Loading Your First Corpus
A corpus in Context-Fabric is a collection of .tf (Text-Fabric) files that encode text, annotations, and relationships as a graph. The canonical example is BHSA (Biblia Hebraica Stuttgartensia Amstelodamensis) — the Hebrew Bible with morphological, syntactic, and semantic annotations developed over decades at the Eep Talstra Centre for Bible and Computer.
Getting a Corpus
Corpora are currently distributed via GitHub. Clone or download the repository for the corpus you want to use.
# Clone BHSA (about 1GB with full git history)
git clone https://github.com/ETCBC/bhsa.git
# Or download just the latest version
git clone --depth 1 https://github.com/ETCBC/bhsa.git
See the Corpus Index for links to available corpora.

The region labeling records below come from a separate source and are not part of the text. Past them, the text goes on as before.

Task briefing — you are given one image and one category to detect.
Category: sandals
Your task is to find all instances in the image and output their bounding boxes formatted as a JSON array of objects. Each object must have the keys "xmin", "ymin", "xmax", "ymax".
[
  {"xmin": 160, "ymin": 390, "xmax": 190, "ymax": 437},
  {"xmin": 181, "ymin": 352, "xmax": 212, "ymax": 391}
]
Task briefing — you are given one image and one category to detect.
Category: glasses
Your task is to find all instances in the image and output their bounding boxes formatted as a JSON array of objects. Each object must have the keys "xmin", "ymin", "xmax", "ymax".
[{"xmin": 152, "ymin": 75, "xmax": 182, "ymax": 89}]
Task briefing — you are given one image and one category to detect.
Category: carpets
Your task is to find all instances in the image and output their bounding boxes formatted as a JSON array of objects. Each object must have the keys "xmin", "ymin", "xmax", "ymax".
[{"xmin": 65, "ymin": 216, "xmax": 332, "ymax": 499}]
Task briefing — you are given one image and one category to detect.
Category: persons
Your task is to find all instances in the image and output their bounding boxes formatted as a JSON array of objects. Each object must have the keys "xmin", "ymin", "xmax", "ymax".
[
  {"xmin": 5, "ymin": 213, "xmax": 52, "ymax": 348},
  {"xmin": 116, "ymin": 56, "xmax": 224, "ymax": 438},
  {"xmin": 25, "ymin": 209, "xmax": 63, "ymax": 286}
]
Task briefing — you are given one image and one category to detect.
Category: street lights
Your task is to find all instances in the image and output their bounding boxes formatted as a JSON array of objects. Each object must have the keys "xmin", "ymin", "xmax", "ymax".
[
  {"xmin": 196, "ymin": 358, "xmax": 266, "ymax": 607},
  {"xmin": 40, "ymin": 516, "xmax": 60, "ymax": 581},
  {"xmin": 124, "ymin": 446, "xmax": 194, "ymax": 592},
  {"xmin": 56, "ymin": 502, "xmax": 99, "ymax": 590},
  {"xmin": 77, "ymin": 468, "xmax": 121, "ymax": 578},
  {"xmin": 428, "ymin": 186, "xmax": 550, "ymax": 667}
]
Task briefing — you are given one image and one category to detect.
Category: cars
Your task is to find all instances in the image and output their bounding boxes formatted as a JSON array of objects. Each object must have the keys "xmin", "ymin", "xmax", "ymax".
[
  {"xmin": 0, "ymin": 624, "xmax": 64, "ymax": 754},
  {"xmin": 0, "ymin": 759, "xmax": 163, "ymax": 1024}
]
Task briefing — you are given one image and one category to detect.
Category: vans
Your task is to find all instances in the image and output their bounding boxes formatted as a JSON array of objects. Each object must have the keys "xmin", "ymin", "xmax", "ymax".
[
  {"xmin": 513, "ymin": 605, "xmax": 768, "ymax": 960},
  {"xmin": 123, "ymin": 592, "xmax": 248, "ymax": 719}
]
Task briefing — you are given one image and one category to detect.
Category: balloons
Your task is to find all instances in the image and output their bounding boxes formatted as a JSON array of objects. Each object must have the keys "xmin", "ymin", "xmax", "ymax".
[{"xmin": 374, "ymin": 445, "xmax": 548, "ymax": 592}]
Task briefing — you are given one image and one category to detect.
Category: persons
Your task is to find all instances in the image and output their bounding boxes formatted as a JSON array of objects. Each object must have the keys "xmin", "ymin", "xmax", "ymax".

A built-in downloader with Hugging Face integration is on the roadmap. For now, download corpora directly from their GitHub repositories.
Loading the Corpus
With the corpus downloaded, loading is straightforward:
CF = cfabric.Fabric(locations=path)
api = CF.loadAll()
The loadAll() method loads every feature in the corpus. For large corpora, you might prefer to load specific features:
# Load only what you need
api = CF.load('sp lex gloss')
On first load, Context-Fabric compiles .tf files to a memory-mapped format (.cfm). Subsequent loads skip this step entirely — the compiled data maps directly into memory without deserialization.
The API Object
After loading, the api object is your interface to the corpus. It provides several namespaces:
| Namespace | Purpose |
|---|---|
api.F | Features — Access node features like part of speech, lexeme, gloss |
api.E | Edges — Access edge features encoding relationships |
api.L | Locality — Navigate up/down the containment hierarchy |
api.T | Text — Retrieve text representations |
api.S | Search — Query structural patterns |
api.N | Nodes — Walk nodes in canonical order |
api.C | Computed — Pre-computed data like node ordering and level structure |
Each namespace exposes methods for interacting with the graph. Let's see a few in action.
First Queries
Walking Nodes
Every node in the corpus has a unique integer ID. Slot nodes (the atomic text units, usually words) are numbered 1 through maxSlot. Higher-level nodes (phrases, clauses, sentences) have IDs above maxSlot.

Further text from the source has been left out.